Sluka’s agreement was verbal

It is not clear who is at fault in the dispute between Sluka and UNLV. Even if one is always on the side of the athlete in these disputes, Sluka has an agent representing him, who did not secure a written deal. This appears negligent of Sluka’s agent, if the promises by UNLV were made. The end result of Sluka’s case does not matter as much as the issues it highlights: who is exactly responsible for meeting NIL commitments; is it possible to enforce uneven state laws regarding NIL especially as those states are suing the NCAA to not enforce them; is the NCAA capable of enforcing its regulations, let alone the varying state regulations; and are players who were promised pay for play deals allowed to attempt to enforce those contracts.
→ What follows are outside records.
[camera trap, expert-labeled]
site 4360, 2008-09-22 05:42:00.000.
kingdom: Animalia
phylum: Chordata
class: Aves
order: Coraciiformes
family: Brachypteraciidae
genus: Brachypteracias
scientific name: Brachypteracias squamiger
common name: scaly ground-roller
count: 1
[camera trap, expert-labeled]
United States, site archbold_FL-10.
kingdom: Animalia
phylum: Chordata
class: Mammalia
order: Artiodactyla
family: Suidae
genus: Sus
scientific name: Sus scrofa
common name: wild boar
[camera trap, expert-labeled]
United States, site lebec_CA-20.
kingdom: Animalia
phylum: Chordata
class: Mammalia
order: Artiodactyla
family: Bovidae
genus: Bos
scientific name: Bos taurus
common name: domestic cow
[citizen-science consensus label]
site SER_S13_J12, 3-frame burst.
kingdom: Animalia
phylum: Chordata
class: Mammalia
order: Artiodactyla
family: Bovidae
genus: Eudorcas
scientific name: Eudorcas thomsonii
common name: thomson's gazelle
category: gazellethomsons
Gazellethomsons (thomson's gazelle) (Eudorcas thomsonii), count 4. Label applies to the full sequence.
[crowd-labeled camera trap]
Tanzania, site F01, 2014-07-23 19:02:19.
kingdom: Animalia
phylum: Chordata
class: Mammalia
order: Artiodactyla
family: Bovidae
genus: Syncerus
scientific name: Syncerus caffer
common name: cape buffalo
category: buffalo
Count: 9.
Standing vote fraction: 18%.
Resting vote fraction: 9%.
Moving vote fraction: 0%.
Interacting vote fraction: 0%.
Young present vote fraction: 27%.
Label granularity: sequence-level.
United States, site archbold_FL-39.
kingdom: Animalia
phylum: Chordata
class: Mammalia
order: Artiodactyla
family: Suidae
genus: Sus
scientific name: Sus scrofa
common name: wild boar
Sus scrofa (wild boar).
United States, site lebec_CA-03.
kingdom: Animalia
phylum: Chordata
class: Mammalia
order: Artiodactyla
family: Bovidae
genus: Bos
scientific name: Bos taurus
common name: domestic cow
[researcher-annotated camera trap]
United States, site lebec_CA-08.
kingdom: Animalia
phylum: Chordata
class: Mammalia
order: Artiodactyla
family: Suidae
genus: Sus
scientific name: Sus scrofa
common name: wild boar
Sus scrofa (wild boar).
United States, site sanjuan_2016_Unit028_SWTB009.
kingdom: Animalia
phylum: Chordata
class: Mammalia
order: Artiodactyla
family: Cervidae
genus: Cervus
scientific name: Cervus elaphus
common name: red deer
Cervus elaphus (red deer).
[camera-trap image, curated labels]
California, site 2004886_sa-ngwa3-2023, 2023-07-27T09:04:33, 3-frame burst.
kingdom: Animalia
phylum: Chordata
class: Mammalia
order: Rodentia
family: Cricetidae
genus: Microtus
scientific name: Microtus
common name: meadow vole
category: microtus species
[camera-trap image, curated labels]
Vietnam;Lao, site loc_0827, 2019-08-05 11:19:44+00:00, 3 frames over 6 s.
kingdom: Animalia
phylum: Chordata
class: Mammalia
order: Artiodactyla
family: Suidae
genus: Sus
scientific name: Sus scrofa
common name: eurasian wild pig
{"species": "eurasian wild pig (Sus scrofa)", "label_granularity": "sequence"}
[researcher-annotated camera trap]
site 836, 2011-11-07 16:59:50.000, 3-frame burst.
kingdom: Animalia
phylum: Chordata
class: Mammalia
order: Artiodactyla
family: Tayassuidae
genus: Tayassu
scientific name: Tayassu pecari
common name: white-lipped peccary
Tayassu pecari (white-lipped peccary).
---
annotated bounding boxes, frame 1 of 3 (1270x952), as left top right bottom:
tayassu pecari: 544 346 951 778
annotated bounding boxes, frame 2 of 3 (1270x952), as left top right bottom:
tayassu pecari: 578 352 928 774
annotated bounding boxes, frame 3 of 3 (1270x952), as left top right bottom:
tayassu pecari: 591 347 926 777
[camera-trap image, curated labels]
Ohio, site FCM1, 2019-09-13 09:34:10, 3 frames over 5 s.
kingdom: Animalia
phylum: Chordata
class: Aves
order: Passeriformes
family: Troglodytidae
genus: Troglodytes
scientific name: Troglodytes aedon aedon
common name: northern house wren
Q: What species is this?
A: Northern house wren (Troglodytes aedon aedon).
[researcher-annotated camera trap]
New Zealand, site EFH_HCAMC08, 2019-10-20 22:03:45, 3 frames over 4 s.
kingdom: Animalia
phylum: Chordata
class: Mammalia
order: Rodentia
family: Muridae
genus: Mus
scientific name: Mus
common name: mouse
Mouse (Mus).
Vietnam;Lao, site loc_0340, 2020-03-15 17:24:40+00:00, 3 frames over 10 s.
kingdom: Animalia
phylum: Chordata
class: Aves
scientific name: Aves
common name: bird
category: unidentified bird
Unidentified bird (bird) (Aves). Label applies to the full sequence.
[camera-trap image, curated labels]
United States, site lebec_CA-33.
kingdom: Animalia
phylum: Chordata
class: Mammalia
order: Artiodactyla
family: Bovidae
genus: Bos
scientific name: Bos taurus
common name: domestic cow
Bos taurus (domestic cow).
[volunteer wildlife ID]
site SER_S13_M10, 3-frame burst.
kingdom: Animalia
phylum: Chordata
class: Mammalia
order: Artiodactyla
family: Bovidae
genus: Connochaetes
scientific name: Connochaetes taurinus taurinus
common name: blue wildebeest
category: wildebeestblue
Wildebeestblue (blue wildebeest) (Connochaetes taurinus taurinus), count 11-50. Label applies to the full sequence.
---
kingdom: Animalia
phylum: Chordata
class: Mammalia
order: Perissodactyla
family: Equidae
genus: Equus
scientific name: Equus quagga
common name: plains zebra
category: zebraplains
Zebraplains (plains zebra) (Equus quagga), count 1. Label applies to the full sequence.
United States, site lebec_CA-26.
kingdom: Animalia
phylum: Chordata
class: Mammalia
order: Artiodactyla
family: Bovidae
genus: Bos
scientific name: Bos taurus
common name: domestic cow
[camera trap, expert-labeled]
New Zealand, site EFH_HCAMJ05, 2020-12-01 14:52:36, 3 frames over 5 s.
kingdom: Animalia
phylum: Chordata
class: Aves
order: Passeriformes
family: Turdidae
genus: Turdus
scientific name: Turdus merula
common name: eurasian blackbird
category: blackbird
All of these issues can only be solved by Congress.

Congress needs to finally step in

The disputes on using NIL as recruiting enticements between the NCAA and states are the quintessential reason why Congress needs to step in and create federal legislation. The rules the NCAA have in place currently put athletes in an untenable situation. Almost all of them will never play professional sports and if they want to monetize their skills, college is the one opportunity to do so. This forces athletes to try to maximize their earning potential in a handful of years, if not just one or two. Given that situation, Congress needs to recognize the reality that colleges are very much using NIL to recruit, that largely only athletes suffer the repercussions if the schools do not fulfill the recruitment deals, and the NCAA is helpless in solving this problem.